Problem:
Proceed with the email reply below on overlapping rules and backtracking search, continuing it from its final sentence.

Text block:
+ + +

2003-11-05 Thread Simon Peyton-Jones
| More overlapping:
| Allow any overlapping rules, and apply the most specific rule that
| matches our target. Only complain if there is a pair of matching
| rules neither of which is more specific than the other.
| This follow the spirit of the treatment of duplicate imports...

Happy days.  I've already implemented this change in the HEAD.  If you
can build from source, you can try it.

| Backtracking search:
| If several rules matched your target, and the one you picked didn't
| work, go back and try another.
| 
| This isn't as well through out: you probably want to backtrack through
all
| the matching rules even if some are unordered by being more specific.
It
| would probably be godd enough to respect specificity, and make other
| choices arbitrarilily (line number, filename, etc. maybe Prolog has a
| solution?). This probably isn't too hard if you can just add
| nondeterminism to the monad the code already lives in.

I didn't follow the details of this paragraph.  But it looks feasible.

+ + +

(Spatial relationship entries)
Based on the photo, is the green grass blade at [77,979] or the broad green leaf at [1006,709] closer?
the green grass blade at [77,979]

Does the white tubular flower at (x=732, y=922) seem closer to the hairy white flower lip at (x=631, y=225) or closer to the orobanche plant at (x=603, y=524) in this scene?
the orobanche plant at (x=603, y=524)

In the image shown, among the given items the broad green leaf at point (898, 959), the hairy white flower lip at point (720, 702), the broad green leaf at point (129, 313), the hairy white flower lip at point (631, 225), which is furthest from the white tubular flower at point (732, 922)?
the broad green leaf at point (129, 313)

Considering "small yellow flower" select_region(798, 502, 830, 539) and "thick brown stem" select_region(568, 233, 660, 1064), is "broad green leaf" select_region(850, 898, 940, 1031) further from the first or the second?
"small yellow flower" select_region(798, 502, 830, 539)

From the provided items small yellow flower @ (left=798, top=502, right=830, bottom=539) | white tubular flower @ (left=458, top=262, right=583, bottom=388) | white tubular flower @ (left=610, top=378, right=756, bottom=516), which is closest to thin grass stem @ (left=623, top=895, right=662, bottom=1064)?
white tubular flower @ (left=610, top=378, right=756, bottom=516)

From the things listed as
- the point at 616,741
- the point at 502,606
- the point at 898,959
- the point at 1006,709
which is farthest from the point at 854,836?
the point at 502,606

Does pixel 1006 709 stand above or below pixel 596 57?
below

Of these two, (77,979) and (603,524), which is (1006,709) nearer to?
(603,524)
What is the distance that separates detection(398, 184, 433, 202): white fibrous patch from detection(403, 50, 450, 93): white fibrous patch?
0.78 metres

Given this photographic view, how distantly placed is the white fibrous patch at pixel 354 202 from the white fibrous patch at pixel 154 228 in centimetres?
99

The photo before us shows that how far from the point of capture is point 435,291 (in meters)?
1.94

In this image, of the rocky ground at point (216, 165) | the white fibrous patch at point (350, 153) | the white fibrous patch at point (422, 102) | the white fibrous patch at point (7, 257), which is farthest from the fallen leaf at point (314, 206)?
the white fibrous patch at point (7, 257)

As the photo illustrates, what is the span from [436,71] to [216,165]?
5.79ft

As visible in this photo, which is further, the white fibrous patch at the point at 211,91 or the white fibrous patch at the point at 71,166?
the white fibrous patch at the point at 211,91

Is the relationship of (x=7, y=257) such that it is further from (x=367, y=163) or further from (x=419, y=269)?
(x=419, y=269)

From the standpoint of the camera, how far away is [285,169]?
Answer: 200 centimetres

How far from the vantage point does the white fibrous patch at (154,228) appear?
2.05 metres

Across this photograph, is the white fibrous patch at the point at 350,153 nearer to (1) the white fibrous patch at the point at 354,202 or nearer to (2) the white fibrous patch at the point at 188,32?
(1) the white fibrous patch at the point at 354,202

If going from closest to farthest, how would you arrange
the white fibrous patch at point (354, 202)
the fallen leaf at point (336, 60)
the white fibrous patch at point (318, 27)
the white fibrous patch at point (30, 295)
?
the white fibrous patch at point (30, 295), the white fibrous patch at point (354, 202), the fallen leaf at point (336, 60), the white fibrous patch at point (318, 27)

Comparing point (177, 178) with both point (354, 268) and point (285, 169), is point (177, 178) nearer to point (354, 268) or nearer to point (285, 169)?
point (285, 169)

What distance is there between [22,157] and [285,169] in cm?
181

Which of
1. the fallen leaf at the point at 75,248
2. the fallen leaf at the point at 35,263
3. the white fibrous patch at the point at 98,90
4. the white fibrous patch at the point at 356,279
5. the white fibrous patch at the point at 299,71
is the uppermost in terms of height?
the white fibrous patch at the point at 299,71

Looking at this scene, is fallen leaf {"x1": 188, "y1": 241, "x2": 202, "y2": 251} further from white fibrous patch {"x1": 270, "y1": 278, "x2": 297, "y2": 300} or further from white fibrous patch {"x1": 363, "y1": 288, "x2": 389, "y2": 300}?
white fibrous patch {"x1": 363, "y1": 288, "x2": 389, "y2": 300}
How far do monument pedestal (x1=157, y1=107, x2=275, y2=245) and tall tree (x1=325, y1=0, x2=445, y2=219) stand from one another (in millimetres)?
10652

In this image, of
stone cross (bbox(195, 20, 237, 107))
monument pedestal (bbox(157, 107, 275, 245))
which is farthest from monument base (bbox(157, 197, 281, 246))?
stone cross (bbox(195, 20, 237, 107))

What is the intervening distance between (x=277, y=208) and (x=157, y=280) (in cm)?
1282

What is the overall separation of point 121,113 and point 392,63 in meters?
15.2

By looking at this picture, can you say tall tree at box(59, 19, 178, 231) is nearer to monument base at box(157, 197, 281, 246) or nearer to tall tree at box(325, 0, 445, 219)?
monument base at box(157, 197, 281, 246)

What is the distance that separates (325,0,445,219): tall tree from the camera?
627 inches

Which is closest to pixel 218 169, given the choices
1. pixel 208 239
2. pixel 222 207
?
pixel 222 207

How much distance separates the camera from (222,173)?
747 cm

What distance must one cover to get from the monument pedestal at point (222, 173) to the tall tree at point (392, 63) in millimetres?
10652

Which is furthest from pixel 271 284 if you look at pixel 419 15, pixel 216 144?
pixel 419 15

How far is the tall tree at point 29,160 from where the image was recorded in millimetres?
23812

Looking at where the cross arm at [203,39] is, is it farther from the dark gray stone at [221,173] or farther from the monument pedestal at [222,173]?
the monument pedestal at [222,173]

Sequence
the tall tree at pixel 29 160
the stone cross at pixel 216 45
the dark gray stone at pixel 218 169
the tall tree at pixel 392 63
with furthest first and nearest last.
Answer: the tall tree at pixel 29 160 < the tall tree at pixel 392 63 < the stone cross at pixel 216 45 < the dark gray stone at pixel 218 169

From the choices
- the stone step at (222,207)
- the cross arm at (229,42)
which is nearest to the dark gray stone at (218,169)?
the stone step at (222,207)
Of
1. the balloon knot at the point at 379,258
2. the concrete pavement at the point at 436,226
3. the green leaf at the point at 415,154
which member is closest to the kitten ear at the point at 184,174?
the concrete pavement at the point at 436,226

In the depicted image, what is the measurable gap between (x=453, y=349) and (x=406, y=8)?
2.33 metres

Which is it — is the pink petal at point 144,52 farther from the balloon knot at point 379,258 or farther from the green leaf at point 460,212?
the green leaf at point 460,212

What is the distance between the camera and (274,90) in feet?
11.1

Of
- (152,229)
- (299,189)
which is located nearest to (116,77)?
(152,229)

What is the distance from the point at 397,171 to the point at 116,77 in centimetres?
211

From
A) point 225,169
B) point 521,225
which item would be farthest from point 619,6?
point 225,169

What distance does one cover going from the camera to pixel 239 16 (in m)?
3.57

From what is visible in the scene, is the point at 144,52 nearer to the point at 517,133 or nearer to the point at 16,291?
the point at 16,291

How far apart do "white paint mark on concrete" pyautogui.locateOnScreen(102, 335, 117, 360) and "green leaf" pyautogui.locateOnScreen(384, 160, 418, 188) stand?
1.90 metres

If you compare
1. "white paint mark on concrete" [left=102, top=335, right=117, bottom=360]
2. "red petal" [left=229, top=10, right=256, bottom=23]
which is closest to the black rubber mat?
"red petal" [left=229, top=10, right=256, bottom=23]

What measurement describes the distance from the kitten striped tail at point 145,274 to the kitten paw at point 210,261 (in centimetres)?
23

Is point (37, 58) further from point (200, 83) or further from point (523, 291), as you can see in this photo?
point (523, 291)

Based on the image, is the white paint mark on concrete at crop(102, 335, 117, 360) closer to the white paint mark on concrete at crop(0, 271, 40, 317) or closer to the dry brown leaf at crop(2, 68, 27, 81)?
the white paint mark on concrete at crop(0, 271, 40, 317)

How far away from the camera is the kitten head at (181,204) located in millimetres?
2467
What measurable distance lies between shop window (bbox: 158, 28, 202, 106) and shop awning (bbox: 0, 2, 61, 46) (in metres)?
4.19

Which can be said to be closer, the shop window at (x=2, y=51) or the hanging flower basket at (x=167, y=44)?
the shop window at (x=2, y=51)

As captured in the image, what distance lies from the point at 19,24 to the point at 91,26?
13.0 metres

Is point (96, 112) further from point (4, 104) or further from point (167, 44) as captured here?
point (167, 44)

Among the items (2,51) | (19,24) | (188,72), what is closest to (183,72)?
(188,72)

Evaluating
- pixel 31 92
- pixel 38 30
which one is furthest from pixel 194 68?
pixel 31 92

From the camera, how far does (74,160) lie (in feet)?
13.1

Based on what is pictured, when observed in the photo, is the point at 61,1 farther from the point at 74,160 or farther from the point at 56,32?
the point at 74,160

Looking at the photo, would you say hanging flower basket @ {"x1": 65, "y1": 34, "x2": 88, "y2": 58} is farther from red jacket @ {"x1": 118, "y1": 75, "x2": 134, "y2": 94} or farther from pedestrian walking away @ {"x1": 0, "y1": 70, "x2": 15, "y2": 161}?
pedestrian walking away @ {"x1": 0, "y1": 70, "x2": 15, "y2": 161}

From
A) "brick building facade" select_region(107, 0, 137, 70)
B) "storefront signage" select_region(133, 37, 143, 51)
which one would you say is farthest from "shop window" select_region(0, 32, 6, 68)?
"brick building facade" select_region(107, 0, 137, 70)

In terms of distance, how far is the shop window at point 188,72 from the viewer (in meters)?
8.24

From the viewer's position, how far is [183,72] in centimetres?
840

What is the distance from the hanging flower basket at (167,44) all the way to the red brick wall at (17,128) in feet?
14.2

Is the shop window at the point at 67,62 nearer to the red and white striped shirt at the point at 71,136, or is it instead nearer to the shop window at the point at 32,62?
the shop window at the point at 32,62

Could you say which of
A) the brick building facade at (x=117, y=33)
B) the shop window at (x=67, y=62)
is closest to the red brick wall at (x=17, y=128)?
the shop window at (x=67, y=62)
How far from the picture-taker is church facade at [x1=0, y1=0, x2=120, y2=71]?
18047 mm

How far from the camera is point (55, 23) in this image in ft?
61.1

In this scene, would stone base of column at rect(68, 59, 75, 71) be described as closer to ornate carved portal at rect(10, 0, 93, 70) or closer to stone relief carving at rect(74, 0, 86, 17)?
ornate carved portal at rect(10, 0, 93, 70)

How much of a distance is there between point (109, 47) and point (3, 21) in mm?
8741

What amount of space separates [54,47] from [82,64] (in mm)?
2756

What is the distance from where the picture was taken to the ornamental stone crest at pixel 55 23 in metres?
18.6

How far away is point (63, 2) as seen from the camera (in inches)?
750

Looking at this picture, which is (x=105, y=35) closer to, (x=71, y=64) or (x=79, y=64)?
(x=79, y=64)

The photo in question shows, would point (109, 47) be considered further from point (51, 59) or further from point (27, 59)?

+ + +

Final answer:
| Overloading resolution:
| This one is really half-baked, but sometimes it would be nice if there
was
| some way to look at
| class MyNumber a where
|   one::a
| instance MyNumber Int where
|   one = 1
| 
| then see (one+1) and deduce that the 1 must have type Int, rather than
| complaining about being unable to deduce MyNumber a from Num a. This
is
| really nice for some cases, like a lifting class I wrote for an
Unlambda
| interpreter, with instances for LiftsToComb Comb and (LiftsToComb a =
| LiftsToComb (a - Comb)). With some closed world reasoning lift id and
| lift const might give you I and K rather than a type error. Also, for
| this work with modelling inheritance you almost always have to give
type
| signatures on numbers so you find the method that takes an Int, rather
| than not finding anything that takes any a with Num a. This obviously
| breaks down if you have instances for Int and Integer, and I don't yet
| know if it is worth the trouble for the benefits in the cases where it
| would help. Implementation is also a bit tricky. I think it requires
| unifying from both sides when deciding if a rule matches a goal.

I'm much less sure about this stuff.  Mark Shields and I did something
about closed classes in our OO paper
http://research.microsoft.com/~simonpj/Papers/oo-haskell/index.htm, and
Martin Sulzmann and colleagues have done lots of foundational work --
but the dust is still swirling I think.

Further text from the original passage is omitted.